Aidan: You also put some synth parts on your first demos in GarageBand, I think the original GarageBand keys parts from ‘Dancefloor’ and Mmm both made the final mix? How did Garageband help your writing process for this EP?
Asha: Recording guitar from home onto Garageband at home sounds awful! So I did my best writing songs with pulsing synths and rhythmic drones instead. I’ve always been so used to writing on guitar with the objective of it sounding full and big without other instruments. Writing from a blank Garageband session really helped me depend on other rhythms and harmonies to create a feeling. I think we used ‘Classic Analog Pad’ from Garageband in every song on the EP which I’m very proud of. We did actually use a few acoustic/lo-fi guitars on this EP though. Any hot producer tips on how to record average sounding guitars?

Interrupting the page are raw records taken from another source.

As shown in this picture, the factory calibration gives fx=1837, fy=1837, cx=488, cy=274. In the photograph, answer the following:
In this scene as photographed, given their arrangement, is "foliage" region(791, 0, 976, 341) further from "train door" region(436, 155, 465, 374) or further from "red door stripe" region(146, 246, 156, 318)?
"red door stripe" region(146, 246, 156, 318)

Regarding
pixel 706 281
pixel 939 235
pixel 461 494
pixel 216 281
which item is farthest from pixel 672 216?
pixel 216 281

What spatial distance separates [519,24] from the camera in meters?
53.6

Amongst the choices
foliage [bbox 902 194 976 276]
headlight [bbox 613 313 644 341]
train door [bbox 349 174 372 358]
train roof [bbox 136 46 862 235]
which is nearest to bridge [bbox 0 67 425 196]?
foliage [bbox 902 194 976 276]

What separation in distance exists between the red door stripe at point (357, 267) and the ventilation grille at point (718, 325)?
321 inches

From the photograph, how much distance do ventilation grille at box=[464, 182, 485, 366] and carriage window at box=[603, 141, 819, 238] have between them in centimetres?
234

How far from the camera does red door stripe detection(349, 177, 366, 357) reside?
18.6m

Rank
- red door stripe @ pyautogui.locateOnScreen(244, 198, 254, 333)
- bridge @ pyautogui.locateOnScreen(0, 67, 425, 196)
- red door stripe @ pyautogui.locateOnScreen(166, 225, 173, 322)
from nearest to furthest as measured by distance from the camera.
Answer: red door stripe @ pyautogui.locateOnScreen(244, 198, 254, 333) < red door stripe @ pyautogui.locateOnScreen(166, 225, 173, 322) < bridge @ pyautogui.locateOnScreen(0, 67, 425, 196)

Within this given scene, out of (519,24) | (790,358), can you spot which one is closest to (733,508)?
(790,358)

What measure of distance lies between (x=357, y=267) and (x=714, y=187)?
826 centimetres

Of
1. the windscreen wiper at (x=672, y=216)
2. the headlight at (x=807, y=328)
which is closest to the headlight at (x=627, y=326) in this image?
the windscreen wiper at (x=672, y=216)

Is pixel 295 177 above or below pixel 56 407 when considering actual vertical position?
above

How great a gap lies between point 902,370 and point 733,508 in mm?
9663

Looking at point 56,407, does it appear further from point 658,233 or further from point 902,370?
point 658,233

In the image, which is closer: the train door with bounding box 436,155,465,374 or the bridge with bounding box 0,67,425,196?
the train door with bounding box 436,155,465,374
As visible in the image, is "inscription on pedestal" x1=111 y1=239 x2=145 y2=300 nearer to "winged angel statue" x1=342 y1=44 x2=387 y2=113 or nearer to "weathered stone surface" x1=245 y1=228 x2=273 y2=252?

Aidan: Use average guitars! And cheap amps. I don’t think we even used many amps on this entire project, most guitars were straight DI through the Auditronics console channels or APIs at Plutonium Studios. I don’t think we even used many pedals? Just DI guitars and Valhalla VintageVerb.
Asha: Average guitars rule. It was so fun piecing this EP together throughout 2020 and I know we’re still working on new music intermittently which I’m super excited for. Last question – what piece of equipment would you love to have one day? Aim big pls
Aidan: I really just want one of those plywood Maton guitars to be honest haha.
The Pinnacle by Asha Jefferies is out now.